The problem: Copy out the rows below word for word, starting at the line that contains "Between the point" and continuing through the last row, both ends included.

Dataset entries:
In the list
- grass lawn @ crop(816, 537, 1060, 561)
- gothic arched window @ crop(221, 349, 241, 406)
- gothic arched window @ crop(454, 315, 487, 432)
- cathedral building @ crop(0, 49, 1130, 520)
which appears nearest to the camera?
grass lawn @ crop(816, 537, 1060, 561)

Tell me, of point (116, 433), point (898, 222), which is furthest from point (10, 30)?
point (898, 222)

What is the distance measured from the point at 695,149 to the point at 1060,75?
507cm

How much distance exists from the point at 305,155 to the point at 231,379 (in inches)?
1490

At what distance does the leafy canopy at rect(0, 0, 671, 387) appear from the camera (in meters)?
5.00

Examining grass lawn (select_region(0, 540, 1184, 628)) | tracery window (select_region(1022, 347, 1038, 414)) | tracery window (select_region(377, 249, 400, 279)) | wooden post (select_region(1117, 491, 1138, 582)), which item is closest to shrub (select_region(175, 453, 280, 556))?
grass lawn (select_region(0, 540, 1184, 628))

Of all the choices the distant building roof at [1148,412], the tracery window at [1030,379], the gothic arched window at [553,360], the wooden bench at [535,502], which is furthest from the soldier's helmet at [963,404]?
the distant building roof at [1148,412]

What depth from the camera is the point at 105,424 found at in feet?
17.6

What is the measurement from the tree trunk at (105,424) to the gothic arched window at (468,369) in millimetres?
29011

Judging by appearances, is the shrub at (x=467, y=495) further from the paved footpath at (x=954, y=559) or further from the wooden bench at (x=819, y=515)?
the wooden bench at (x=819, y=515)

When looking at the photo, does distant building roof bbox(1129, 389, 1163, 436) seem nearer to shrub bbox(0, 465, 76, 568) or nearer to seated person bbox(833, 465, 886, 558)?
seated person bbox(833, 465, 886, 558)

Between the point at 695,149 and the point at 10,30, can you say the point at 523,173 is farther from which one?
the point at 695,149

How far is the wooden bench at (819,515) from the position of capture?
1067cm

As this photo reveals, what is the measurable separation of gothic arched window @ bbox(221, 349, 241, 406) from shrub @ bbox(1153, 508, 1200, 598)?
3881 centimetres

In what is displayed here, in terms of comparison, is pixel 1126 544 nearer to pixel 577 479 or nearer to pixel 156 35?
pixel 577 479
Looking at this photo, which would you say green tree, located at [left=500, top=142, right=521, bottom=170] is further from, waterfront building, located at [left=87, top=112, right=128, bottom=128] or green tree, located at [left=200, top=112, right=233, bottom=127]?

Task solution:
Between the point at 695,149 and the point at 10,30, can you say the point at 523,173 is farther from which one?
the point at 695,149

How far is the wooden bench at (819,515) from the position of capture?
1067cm

As this photo reveals, what is the measurable separation of gothic arched window @ bbox(221, 349, 241, 406) from shrub @ bbox(1153, 508, 1200, 598)?
3881 centimetres

In what is displayed here, in terms of comparison, is pixel 1126 544 nearer to pixel 577 479 or nearer to pixel 156 35?
pixel 577 479
Looking at this photo, which would you say green tree, located at [left=500, top=142, right=521, bottom=170] is further from, waterfront building, located at [left=87, top=112, right=128, bottom=128] or green tree, located at [left=200, top=112, right=233, bottom=127]?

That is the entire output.